I noticed several parking tickets this week on windshields of cars along B Street between Foothill and Watkins, where there is a two-hour time limit on parking. I also noticed that tires were being chalked on cars parked in 24-minute spaces between Bank of the West and Bijou Restaurant.
Merchants have complained in the past about cars parking for hours in front of their stores, causing their customers to have to park far distances from the shops — or sometimes decide not to stop.
The one-way traffic loop through downtown Hayward is scheduled for early March, according to the city’s website. I am working to get a more precise date, since March is less than three weeks away.
What’s involved: Massive traffic signal bridges that are being fabricated to order in Utah have to be shipped here. That entails getting permits to drive uber-wide loads through several states.
Once the bridges are here, there’s no good place to store them – we’re talking really wide – so they probably will go up pronto, though “pronto” still will take some doing and time. The bridges will span intersections along Foothill. The foundations (which run deep) were constructed earlier; remember those plywood boards for pedestrians near traffic lights? The foundations have been filled with asphalt for pedestrian safety. The bridges couldn’t be ordered until the foundations were constructed. It’s complicated, but Foothill is an old street, and the underground pipes and conduits aren’t always where the blueprints say they are, so each bridge’s specs are different. The asphalt was temporary and will be dug out.
Final paving of the loop – Five Flags north on Foothill to A Street, left on A to Mission Boulevard, south on Mission back to Five Flags – and lane striping will be needed, so, combined with installation of the signal bridges, we’re looking at major road closures and detours coming up. And you thought traffic was bad now!
Next week: According to city’s website, expect lane closures on Mission and Foothill, mostly Mission from Industrial to about Moreau High School both ways and Mission from Jackson Street to Highland Avenue, both ways.
The good news: Driving down Mission, big stretches are finished except for landscaping. The roads are smooth, and the ugly utility poles are gone. The lights look great.
What sounds like a fun event Saturday will benefit the Lighthouse Community Center of Hayward. Viva Las Vegas casino night starts at 5 p.m. at the Hayward City Hall Rotunda.
Entertainment includes Sasha Stephane as Cher, the Golden Follies and the Oakland East Bay Gay Men’s Chorus.

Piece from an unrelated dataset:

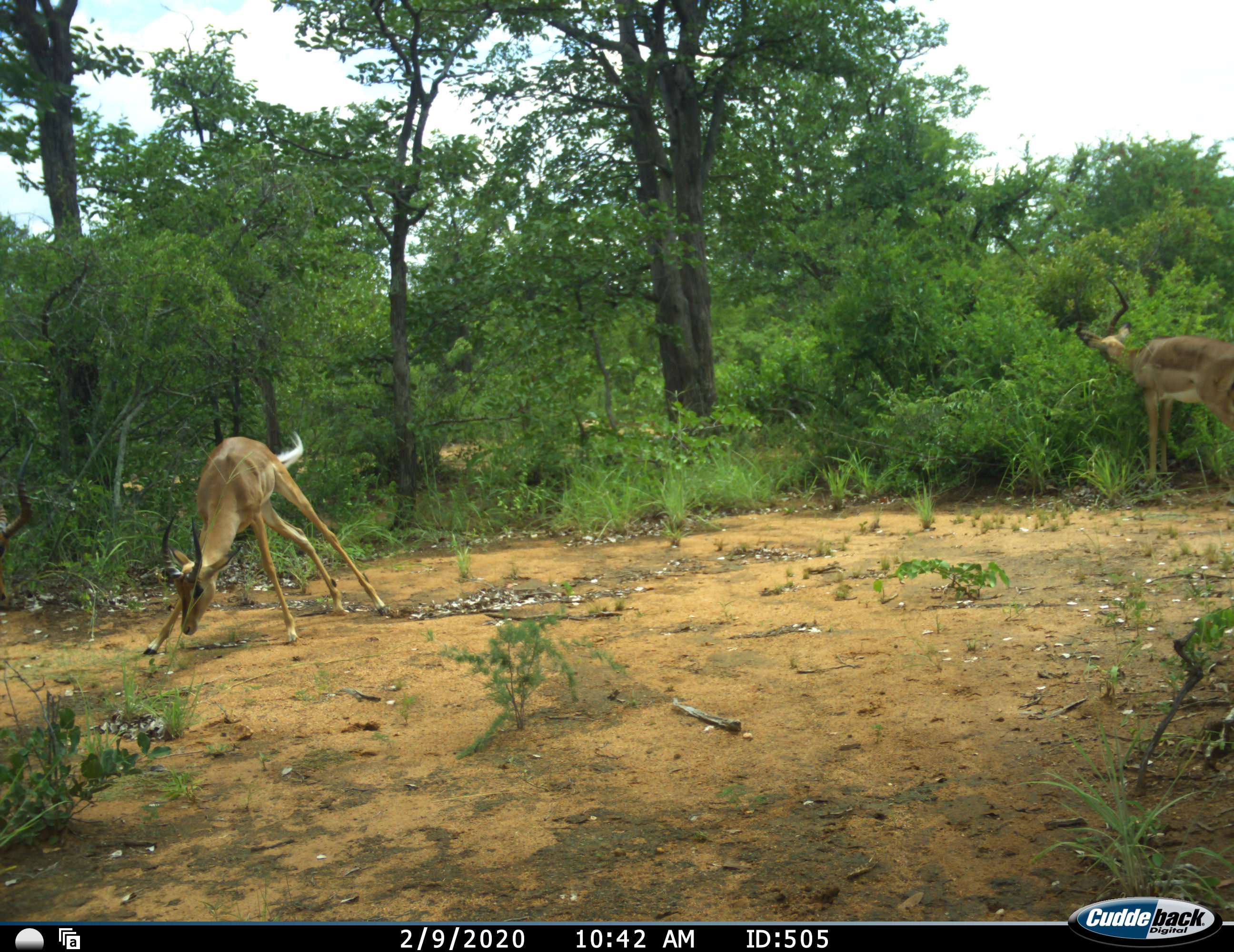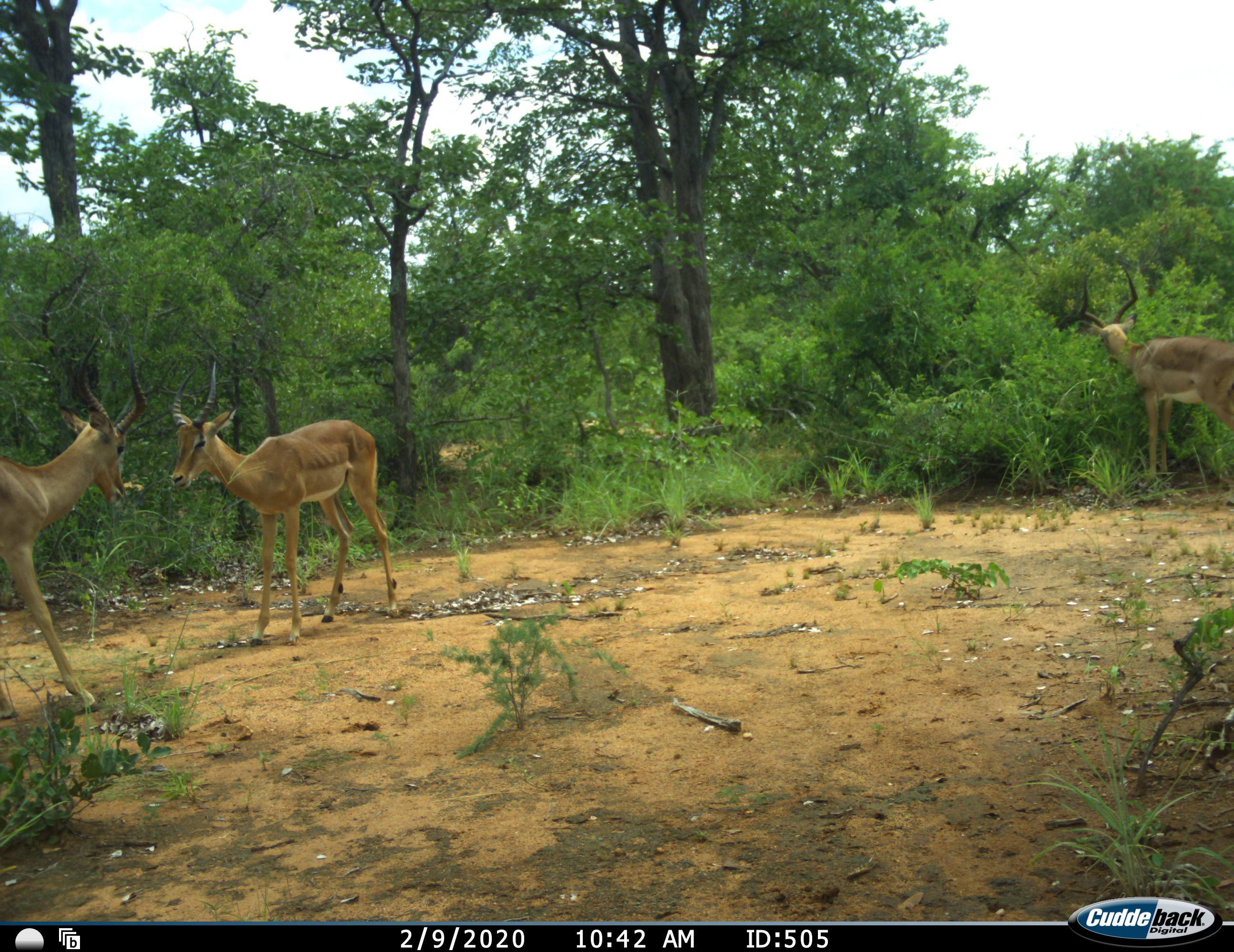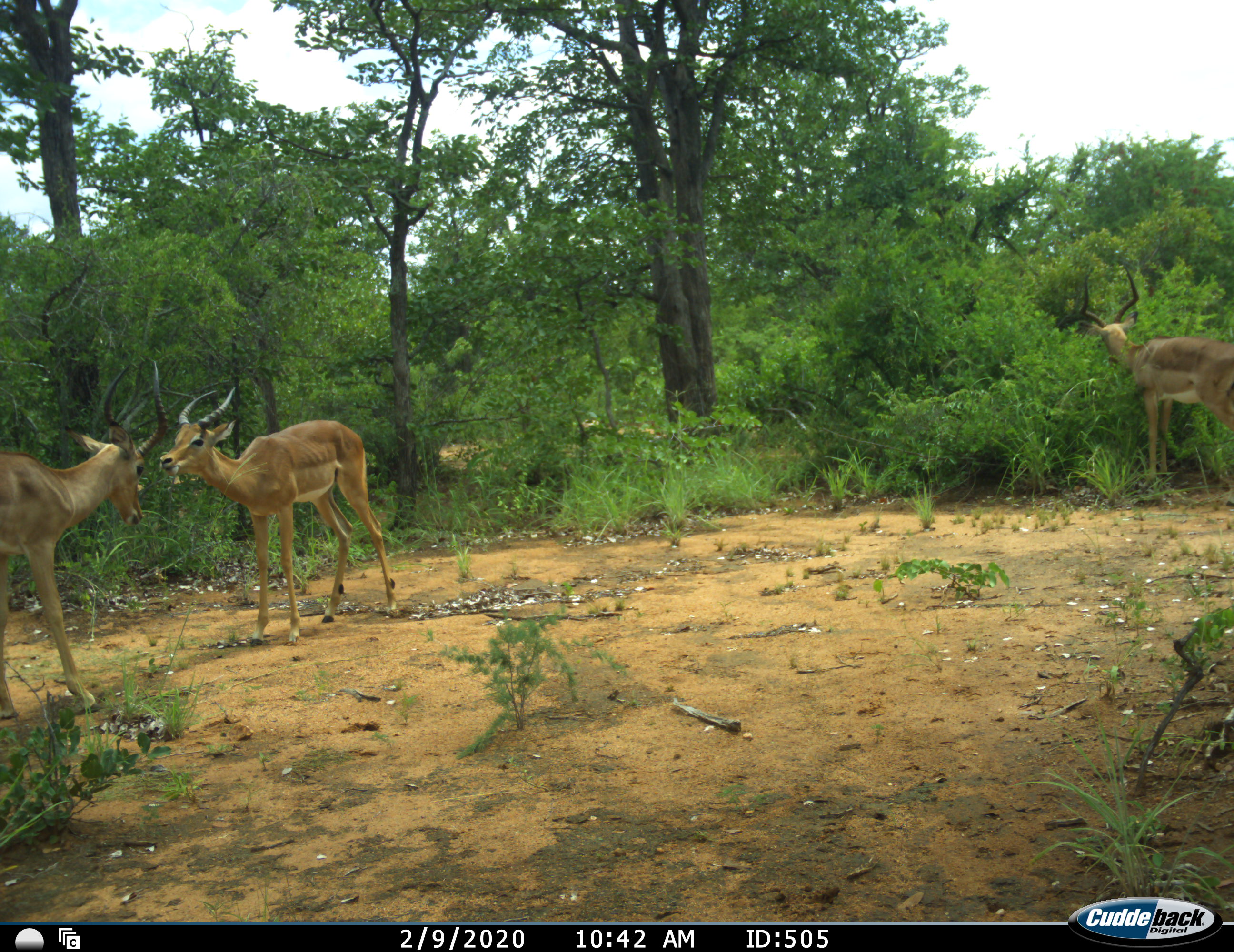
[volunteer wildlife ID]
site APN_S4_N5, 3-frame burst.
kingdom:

It’s $25 advance, $30 at the door. If advance tickets are still available, you can get them at the Lighthouse Community Center, 217 A St., Hayward; Curly’s Place, 2059 B St., Hayward; and www.eventbrite.com.
Tickets get you $100 in gaming chips plus gourmet food, and there will be a cash bar. You must be 21 to attend.
The Lighthouse Community Center serves the lesbian, gay, bisexual, transgender and questioning community of Southern Alameda County.
For more information, email firstname.lastname@example.org.
Dr. Rene Gandolfi was chosen volunteer of the year by the Hayward Recreation and Park District for his work with Sulphur Creek Nature Center.
Gandolfi has volunteered at the center since 1987, logging more than 2,300 hours treating the animals at the center, which treats sick and wounded wildlife.
He was among those honored at a brunch Saturday hosted by the district. Gandolfi also was a volunteer of the month last year, along with Mark Sandfort, Laura Jones, Katie Souza, Marcie Zimmerman, Jim Patrick, Ashley Linnekin, Michaela Burpee, Halston Butler, Alice Reis, Don Eick and AmeriCorps.
Gandolfi and the others were honored at a brunch Saturday at the Hayward Area Senior Center to recognize volunteers. Last year, 894 district volunteers donated more than 72,000 hours of service.